Exercise prompt:
A verbatim transcript of the data below is required, images omitted.

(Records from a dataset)
···

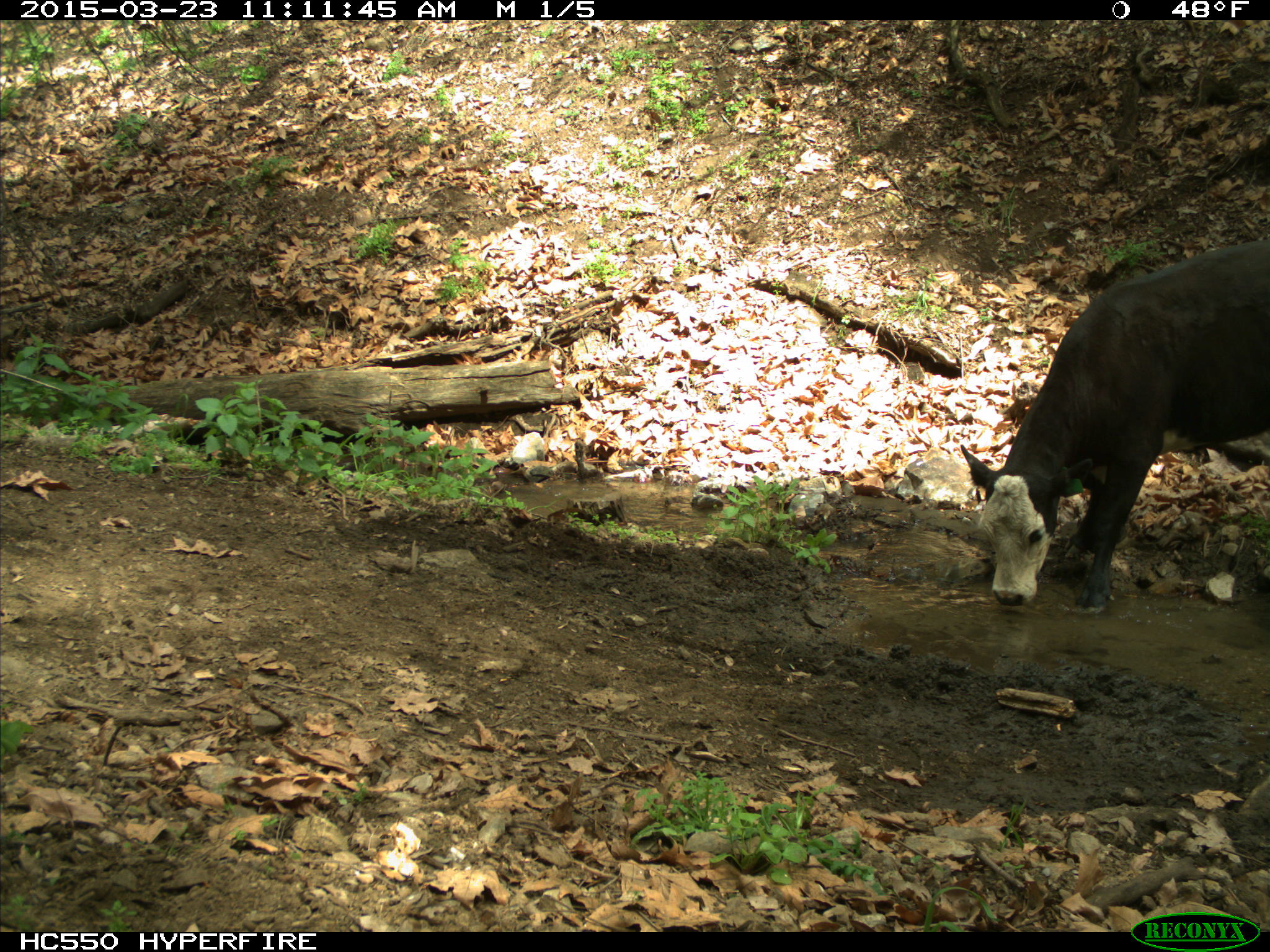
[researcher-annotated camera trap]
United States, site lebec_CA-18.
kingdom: Animalia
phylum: Chordata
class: Mammalia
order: Artiodactyla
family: Bovidae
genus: Bos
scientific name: Bos taurus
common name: domestic cow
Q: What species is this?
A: Bos taurus (domestic cow).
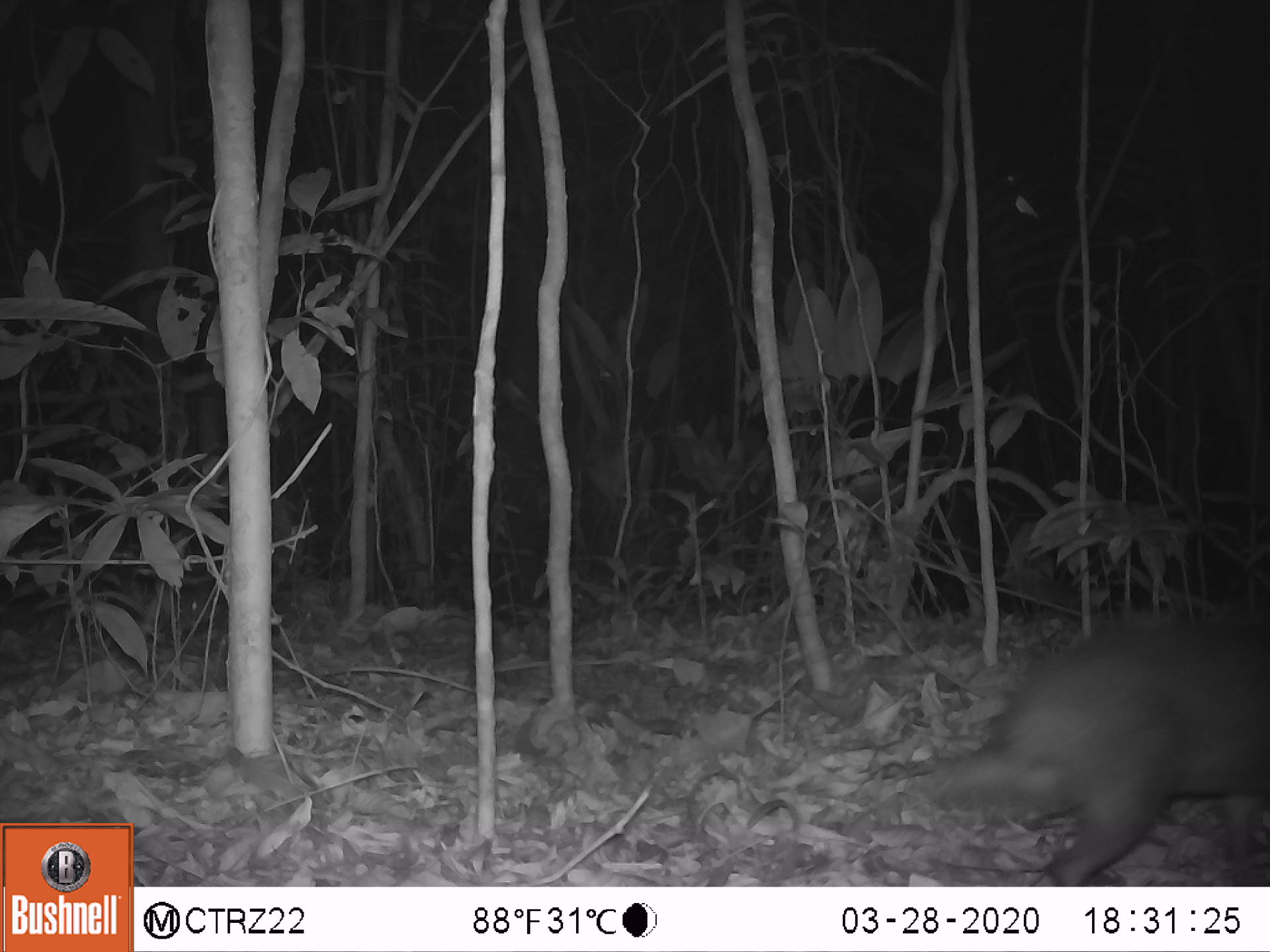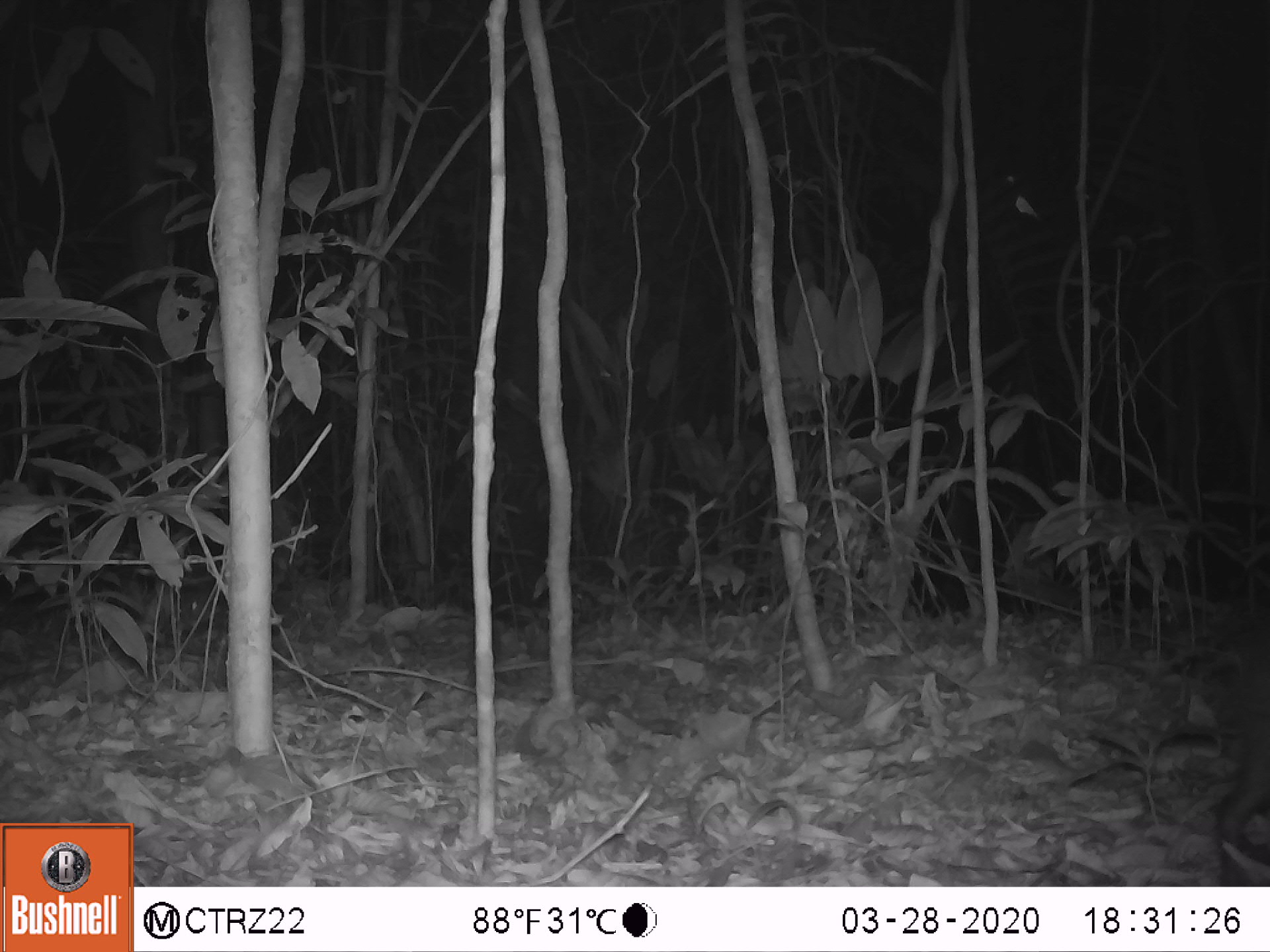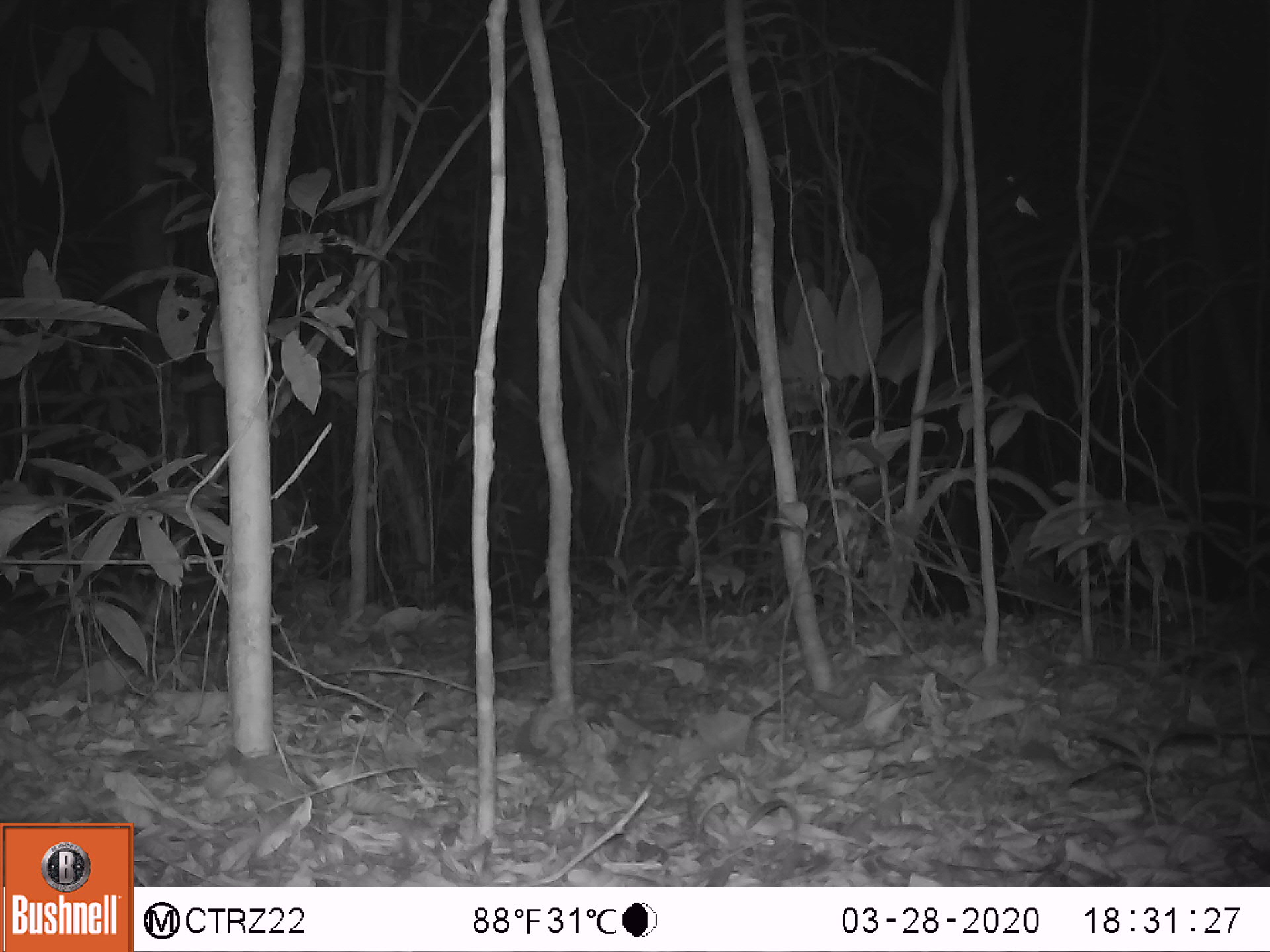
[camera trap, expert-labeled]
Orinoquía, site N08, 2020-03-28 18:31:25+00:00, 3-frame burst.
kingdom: Animalia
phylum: Chordata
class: Mammalia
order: Rodentia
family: Dasyproctidae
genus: Dasyprocta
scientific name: Dasyprocta fuliginosa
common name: black agouti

···

Solution to this exercise:
[researcher-annotated camera trap]
United States, site lebec_CA-18.
kingdom: Animalia
phylum: Chordata
class: Mammalia
order: Artiodactyla
family: Bovidae
genus: Bos
scientific name: Bos taurus
common name: domestic cow
Q: What species is this?
A: Bos taurus (domestic cow).
[camera trap, expert-labeled]
Orinoquía, site N08, 2020-03-28 18:31:25+00:00, 3-frame burst.
kingdom: Animalia
phylum: Chordata
class: Mammalia
order: Rodentia
family: Dasyproctidae
genus: Dasyprocta
scientific name: Dasyprocta fuliginosa
common name: black agouti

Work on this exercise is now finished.